S.A. Trading sold 700 May, Rand Financial and J.P. Morgan each sold 500 July, UBS and FCStonnee each sold 500 May, Calyon Financial sold 300 July, while Citigroup Global Markets, Merrill Lynch, O'Connor and Refco each sold 200 July.

 

Funds sold an estimated 4,500 soybean contracts.

 

ADM bought 200 July, while other buyers were light and scattered.

 

Spreading was active, with Fimat spreading 1,000 July/May at 13 1/2 cents.

 

 

Soy Products

 

The product markets closed mixed, with July soyoil posting a late rally to near six-week highs and soymeal falling in sympathy with losses in soybeans.

 

Soyoil found support from ongoing interest in biofuels as an alternative to petroleum-based fuel as Nymex crude rallied to new highs at one point Thursday, sources said.

 

Spreading also was prevalent in the products, with R.J. O'Brien spreading 3,200 May/July meal contracts and 1,600 July/May oil contracts.

 

In meal, Iowa Grain sold 1,200 July, Man Financial sold 700 July, Rand Financial sold 500 July, Rand Financial sold 500 May and J.P. Morgan sold a net 300 July.
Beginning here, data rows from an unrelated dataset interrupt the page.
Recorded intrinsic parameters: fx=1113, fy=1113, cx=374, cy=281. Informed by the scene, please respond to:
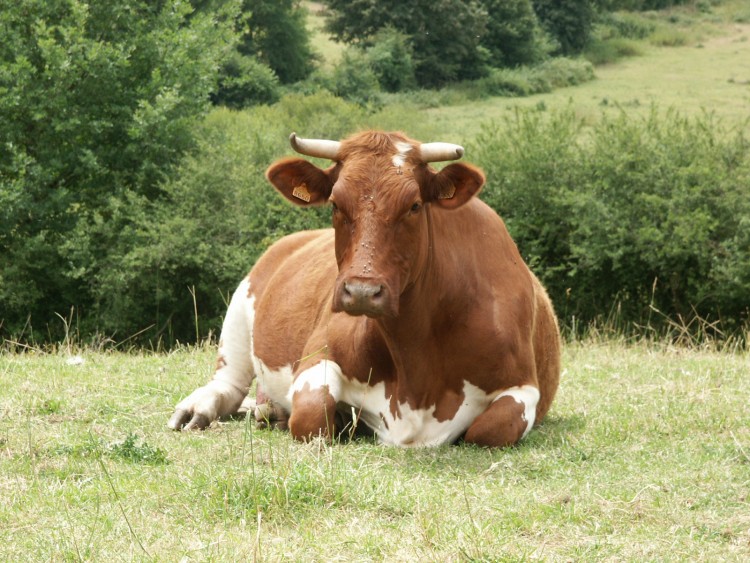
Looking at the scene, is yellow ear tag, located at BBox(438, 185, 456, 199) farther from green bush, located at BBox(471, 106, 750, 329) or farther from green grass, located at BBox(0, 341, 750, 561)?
green bush, located at BBox(471, 106, 750, 329)

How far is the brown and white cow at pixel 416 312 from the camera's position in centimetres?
594

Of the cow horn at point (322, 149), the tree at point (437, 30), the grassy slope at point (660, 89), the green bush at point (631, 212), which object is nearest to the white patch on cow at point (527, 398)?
the cow horn at point (322, 149)

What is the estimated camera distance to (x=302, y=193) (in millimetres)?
6629

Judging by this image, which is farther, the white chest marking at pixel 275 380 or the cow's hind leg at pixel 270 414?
the white chest marking at pixel 275 380

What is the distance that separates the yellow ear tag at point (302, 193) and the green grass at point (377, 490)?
146cm

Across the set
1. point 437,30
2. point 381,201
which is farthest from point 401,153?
point 437,30

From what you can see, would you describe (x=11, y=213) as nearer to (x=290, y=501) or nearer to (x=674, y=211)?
(x=674, y=211)

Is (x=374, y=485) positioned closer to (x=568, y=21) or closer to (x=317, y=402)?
(x=317, y=402)

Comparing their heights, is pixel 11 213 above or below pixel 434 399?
below

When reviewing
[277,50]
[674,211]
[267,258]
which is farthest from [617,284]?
[277,50]

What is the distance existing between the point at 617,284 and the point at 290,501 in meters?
18.5

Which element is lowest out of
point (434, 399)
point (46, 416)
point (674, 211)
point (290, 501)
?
point (674, 211)

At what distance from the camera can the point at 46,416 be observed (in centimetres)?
713

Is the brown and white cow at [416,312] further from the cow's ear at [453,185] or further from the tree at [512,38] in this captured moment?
the tree at [512,38]
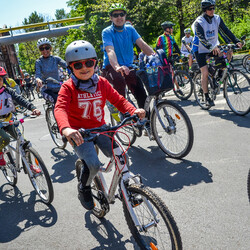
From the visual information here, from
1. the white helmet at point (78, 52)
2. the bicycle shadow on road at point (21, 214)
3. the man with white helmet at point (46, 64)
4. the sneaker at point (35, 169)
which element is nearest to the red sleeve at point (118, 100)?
the white helmet at point (78, 52)

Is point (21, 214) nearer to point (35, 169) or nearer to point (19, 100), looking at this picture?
point (35, 169)

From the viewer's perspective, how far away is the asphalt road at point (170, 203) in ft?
9.43

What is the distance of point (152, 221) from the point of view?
2.35 meters

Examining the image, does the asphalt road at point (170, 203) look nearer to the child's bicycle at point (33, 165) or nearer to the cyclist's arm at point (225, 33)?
the child's bicycle at point (33, 165)

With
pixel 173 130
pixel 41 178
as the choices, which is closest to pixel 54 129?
pixel 41 178

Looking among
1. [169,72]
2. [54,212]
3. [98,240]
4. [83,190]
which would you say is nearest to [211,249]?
[98,240]

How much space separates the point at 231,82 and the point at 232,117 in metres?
0.74

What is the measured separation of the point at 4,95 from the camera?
4.46 meters

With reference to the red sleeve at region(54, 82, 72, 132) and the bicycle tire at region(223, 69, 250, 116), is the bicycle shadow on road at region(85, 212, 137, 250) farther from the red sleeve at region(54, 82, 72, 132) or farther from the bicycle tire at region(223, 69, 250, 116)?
the bicycle tire at region(223, 69, 250, 116)

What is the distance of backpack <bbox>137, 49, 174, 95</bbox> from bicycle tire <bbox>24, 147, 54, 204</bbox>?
75.3 inches

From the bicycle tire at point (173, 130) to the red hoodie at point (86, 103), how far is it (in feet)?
4.80

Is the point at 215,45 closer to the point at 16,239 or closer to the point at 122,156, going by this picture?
the point at 122,156

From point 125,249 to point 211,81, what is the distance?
4607 millimetres

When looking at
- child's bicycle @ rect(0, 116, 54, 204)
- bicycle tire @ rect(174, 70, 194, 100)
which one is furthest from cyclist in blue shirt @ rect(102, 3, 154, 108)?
bicycle tire @ rect(174, 70, 194, 100)
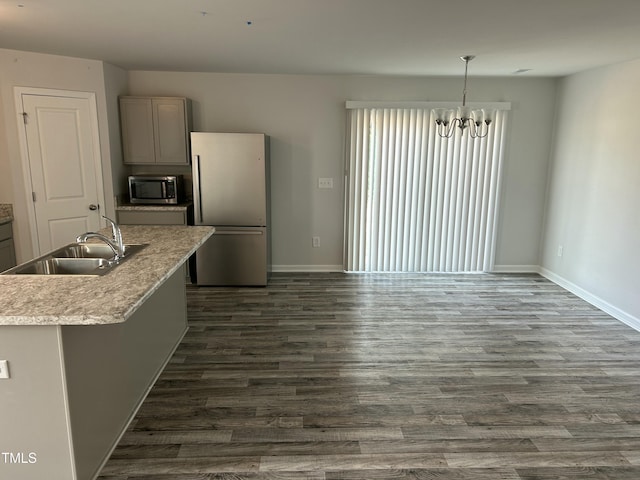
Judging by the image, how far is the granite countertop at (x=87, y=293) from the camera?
1.63m

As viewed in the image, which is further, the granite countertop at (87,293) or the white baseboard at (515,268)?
the white baseboard at (515,268)

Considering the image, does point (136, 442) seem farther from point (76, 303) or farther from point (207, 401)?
point (76, 303)

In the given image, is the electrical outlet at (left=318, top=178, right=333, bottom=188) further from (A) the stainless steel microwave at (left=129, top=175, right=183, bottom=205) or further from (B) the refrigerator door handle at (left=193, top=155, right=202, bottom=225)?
(A) the stainless steel microwave at (left=129, top=175, right=183, bottom=205)

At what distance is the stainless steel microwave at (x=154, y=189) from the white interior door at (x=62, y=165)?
13.5 inches

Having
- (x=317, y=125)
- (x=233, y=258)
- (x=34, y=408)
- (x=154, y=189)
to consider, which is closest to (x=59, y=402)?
(x=34, y=408)

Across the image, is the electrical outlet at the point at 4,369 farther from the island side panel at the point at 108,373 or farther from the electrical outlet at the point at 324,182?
the electrical outlet at the point at 324,182

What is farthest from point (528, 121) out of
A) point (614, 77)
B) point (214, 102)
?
point (214, 102)

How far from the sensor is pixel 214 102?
506 centimetres

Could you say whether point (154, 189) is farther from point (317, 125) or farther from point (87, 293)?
point (87, 293)

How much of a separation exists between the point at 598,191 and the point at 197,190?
432 centimetres

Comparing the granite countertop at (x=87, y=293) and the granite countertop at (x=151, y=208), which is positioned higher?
the granite countertop at (x=151, y=208)

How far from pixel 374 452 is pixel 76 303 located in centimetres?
165

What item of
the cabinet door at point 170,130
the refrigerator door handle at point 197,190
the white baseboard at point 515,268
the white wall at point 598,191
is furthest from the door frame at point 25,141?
the white wall at point 598,191

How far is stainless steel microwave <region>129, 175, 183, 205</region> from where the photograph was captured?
470 cm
FCStonnee bought 600 December, 200 July and 300 August, Rosenthal bought 400 May, Fimat bought 300 July and ADM bought 200 July.

 

Funds sold an estimated 3,500 meal contracts.

 

In oil, Citigroup Global Markets sold 600 July and 200 December, Rosenthal sold 400 July, Tenco sold 300 July, ADM sold a net 200 July, ABN Amro sold 300 December and the Refco division of Man Financial sold 200 July. On the buy side, Man Financial bought 1,000 July, J.P. Morgan bought a net 200 July, Prudential Financial bought 300 July and R.J. O'Brien bought a net 100 July.

 

Funds sold an estimated 1,100 oil contracts, which didn't account for the late rally.